So with regard to BD, I mean, I think we see this more like this. We have obviously now a lot to do with polysacin, with the C3G ICMPGN launch, you know, which we will start early next, first quarter next year. We then have NASP in, you know, BLA expected in June next year. And then all of us submitted in Q1 and then probably becoming a launch then, early 27. So, you know, it's, you can, and, you know, you have the ongoing launches for Altuwacht and the GAMI fund. So quite a bundle. And so what we, what we are looking for is architecturing, obviously the company for long-term growth. And, and, you know, we can see that we will, you know, with these initiatives, we will soon have again, bandwidth definitely in the R&D organization for, additional projects in terms of pipeline. And we like to architecture growth, you know, that stretches then into the, you know, beyond the mid-30s. And this is what we are currently looking at when we look at opportunities. And obviously we have a broad ambition, which is to become a leader in rare disease. And there's still some room. But, you know, it's not size for the sake of size. We need to be sure that we can manage this. And, you know, as you have seen sometimes, in most cases we have got it right. No one cares. We have a deferred uptake and we need to take this. But mostly I think it was 21% growth. It's not so bad. And let's say so, you know, so we probably get more right than we get wrong. And then with regard to the Bifortis royalties, you know, One is time, and the other one is size. And there's a mechanism that potentially goes up to 35, but in the blended, it's probably, you know, the lower 30s. And so the royalty is going to increase for Belfortis. All right, let's move on to the next question.
The next question comes from Victor Sandberg from Nordea. Please go ahead.

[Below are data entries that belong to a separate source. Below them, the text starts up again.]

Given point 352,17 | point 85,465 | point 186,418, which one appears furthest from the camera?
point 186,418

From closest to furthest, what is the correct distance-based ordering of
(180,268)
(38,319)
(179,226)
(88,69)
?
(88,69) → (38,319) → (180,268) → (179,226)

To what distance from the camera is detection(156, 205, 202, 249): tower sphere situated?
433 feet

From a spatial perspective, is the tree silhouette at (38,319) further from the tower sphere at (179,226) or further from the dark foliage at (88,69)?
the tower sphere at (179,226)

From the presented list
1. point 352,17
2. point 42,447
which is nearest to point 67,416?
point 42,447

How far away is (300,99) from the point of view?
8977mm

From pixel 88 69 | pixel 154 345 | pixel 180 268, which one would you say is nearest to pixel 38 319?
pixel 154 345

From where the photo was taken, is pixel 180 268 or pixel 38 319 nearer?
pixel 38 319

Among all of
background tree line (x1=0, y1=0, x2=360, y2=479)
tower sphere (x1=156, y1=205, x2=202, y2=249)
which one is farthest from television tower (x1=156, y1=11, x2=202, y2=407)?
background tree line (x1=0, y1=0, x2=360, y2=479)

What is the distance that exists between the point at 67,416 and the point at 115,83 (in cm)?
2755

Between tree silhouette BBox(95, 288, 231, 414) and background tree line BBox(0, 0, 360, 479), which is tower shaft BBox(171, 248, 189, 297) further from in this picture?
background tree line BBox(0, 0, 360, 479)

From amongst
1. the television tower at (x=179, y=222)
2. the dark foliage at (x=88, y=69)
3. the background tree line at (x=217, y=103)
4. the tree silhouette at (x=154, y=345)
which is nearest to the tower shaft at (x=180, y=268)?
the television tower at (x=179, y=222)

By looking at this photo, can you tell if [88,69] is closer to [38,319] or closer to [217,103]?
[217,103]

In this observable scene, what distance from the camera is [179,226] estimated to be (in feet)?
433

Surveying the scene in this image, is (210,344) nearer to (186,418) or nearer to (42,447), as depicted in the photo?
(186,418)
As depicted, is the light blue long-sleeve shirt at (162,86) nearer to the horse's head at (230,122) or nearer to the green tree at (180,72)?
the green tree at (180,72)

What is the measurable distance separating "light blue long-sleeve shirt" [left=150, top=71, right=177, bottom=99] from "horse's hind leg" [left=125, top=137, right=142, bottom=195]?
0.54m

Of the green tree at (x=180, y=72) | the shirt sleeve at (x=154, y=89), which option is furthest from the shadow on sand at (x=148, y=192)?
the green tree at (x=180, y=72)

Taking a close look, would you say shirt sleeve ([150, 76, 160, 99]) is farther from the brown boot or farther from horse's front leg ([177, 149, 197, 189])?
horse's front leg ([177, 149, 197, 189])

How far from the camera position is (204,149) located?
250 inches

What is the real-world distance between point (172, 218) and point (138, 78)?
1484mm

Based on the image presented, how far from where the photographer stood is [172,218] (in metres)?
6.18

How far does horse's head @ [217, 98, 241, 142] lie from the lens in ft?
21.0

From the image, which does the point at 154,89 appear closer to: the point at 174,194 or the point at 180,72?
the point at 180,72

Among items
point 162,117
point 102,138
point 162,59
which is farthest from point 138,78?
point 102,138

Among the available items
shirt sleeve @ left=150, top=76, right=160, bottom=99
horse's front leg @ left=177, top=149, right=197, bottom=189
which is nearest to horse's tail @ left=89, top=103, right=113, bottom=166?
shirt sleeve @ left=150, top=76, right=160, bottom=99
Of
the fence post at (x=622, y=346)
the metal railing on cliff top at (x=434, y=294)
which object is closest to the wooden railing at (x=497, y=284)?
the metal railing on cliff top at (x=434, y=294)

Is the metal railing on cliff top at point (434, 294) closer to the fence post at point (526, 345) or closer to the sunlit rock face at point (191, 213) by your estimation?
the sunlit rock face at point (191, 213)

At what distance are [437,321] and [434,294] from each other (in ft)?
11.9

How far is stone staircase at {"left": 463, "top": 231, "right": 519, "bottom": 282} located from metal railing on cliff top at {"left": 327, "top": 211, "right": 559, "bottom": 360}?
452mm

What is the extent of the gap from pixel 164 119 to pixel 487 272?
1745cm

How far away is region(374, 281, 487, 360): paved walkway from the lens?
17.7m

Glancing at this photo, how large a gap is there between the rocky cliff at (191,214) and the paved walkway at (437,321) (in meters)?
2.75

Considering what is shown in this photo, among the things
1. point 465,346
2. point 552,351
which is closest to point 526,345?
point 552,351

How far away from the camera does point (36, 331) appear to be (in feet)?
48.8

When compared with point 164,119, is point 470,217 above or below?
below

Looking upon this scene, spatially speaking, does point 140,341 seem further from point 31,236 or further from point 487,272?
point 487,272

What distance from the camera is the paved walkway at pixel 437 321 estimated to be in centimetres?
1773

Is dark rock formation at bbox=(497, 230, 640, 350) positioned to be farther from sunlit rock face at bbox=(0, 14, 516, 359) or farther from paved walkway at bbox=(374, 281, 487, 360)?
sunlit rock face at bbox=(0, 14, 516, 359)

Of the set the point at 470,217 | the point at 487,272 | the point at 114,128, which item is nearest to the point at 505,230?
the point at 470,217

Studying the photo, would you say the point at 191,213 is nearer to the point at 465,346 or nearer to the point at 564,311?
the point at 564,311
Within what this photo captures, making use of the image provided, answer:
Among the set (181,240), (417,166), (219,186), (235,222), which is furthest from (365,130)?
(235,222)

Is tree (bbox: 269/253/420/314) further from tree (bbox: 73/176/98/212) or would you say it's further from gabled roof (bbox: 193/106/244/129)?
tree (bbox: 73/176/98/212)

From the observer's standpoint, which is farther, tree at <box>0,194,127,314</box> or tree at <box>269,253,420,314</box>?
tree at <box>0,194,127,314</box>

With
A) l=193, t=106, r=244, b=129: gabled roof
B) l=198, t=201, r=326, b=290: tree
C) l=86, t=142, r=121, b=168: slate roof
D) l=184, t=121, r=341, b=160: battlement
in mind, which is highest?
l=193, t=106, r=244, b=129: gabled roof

Yes, hi, thanks for taking my questions. So first one on the gamifant, it's quite a pickup in sales here in Q3, and you referred to some impact from your extended approval into macrophage activation in Stills disease. So I was just wondering, was this a major driver here, or was it other factors? And just in general, how the initial uptake is for this indication. And then I also have a second one on gamifant, but I can start here.
Yeah, I mean, basically the uptake, you know, as you have seen, you know, the previous quarters were all very strong. So it's not just the launch. I mean, it is the value system, the way the organization is currently set up is very strong medical access. And obviously commercial team is paying here dividends. And then the new indication helped. But, you know, the company was, the team was on a fantastic trajectory beforehand and Just now, this 90% quarter-on-quarter growth clearly has benefited from the launch and the broadening of the indication. But, you know, as basically we are on track, you know, as we always said, you know, that we said, you know, with the new indication, we think that we have, we can double the opportunity. You know, we stand by this and all indications point into the right direction.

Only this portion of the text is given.